L'écologie "n'est plus une rubrique"

Le même problème du traitement de ces informations se poste à la télévision. Après avoir travaillé à Cash Investigation et Envoyé spécial, la journaliste Sophie Roland fait aujourd'hui de la formation dans les écoles de journalisme et les rédactions, pour apprendre à mieux traiter les sujets liés au climat. "J'ai couvert ces enjeux notamment pour Envoyé spécial et Thalassa. J'ai pris conscience moi-même que je manquais de connaissances. Et là je me suis dit waouh, il y a du boulot !" explique la journaliste d'investigation. "Le problème, c'est que de nombreux médias vont filmer les gens en maillot de bain ou les ours polaires pour parler de l'enjeu climatique" ajoute-t-elle. Insuffisant selon de nombreux journalistes. Mais ça évolue. Par exemple, "lundi 13 juin, dans le 20h de France 2, Anne-Sophie Lapix a évoqué le réchauffement climatique dès le lancement de son reportage", note Sophie.

Selon elle, et c'est ce qu'elle explique notamment en formation, "il faut que les liens soient fait entre les événements. Il faut aussi montrer qu'une vague de chaleur, c'est de la souffrance pour les personnes âgées ou ceux qui travaillent en extérieur". "Et puis, il faut également parler des solutions.
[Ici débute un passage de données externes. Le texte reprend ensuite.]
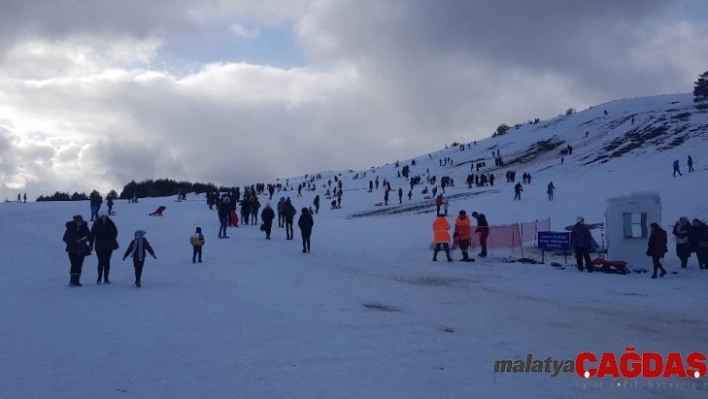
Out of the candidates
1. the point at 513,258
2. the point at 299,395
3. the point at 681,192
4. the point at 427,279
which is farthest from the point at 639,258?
the point at 681,192

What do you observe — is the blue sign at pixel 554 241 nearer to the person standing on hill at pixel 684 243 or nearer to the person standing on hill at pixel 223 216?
the person standing on hill at pixel 684 243

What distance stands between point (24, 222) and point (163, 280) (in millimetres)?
20108

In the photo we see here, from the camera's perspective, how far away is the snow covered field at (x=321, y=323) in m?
6.89

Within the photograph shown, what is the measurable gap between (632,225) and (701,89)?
79.9m

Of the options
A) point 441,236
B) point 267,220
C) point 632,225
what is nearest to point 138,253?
point 441,236

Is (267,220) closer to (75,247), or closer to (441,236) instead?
(441,236)

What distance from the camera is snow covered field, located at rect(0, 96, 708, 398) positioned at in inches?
271

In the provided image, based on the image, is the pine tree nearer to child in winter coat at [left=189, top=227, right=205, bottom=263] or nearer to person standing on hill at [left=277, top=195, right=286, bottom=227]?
person standing on hill at [left=277, top=195, right=286, bottom=227]

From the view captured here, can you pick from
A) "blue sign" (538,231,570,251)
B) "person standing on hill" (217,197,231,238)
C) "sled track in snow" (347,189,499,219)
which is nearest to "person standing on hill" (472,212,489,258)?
"blue sign" (538,231,570,251)

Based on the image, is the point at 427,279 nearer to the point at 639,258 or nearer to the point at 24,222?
the point at 639,258

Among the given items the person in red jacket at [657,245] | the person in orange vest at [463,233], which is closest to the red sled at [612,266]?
the person in red jacket at [657,245]

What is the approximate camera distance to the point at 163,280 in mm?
14734

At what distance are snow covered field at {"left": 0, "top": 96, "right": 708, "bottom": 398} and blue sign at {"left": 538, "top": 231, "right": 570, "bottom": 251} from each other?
5.47 ft

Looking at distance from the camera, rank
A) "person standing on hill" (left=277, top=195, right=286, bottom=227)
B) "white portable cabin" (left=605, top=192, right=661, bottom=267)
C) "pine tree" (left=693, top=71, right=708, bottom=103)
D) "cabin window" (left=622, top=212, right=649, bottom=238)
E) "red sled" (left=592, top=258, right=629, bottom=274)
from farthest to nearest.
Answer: "pine tree" (left=693, top=71, right=708, bottom=103) → "person standing on hill" (left=277, top=195, right=286, bottom=227) → "cabin window" (left=622, top=212, right=649, bottom=238) → "white portable cabin" (left=605, top=192, right=661, bottom=267) → "red sled" (left=592, top=258, right=629, bottom=274)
Et maintenant, on fait quoi ? Comment adapter nos villes face à la situation ?". "C'est encore lent, mais les lignes bougent. L'écologie n'est plus une rubrique. Il y a une prise de conscience" assure-t-elle. Elle constate "une vraie demande" des rédactions, composées de journalistes "qui réalisent qu'ils ont un manque de connaissances de ces enjeux et qui attendent des clés". Avec, par exemple, cette formation sur le traitement des sujets sur le climat prévue à la rentrée à France Télévisions, et ouverte aux journalistes du service public.

Une charte pour un journalisme écologique en écriture

Sophie Roland, avec une trentaine de journalistes et de médias, dont "Vert", sont en train de rédiger une charte "de bonne pratiques" à ce sujet. "L'idée est de sensibiliser les journalistes aux questions d'écologie et de biodiversité" relate Sophie Roland. La charte comportera 13 points, comme faire preuve de pédagogie, de transparence, ou encore... s'interroger sur les images utilisées. Elle sortira dans les prochaines de semaines.

Si la prise de consience est lente, elle semble bien en marche. À l'image du journaliste et présentateur météo de BFMTV, Marc Hay, qui a pris position à l'antenne en assurant qu'il "faut qu'on change notre manière de parler de ça". Ajoutant : "La France va cramer cette semaine !" Un message largement partagé sur les réseaux sociaux.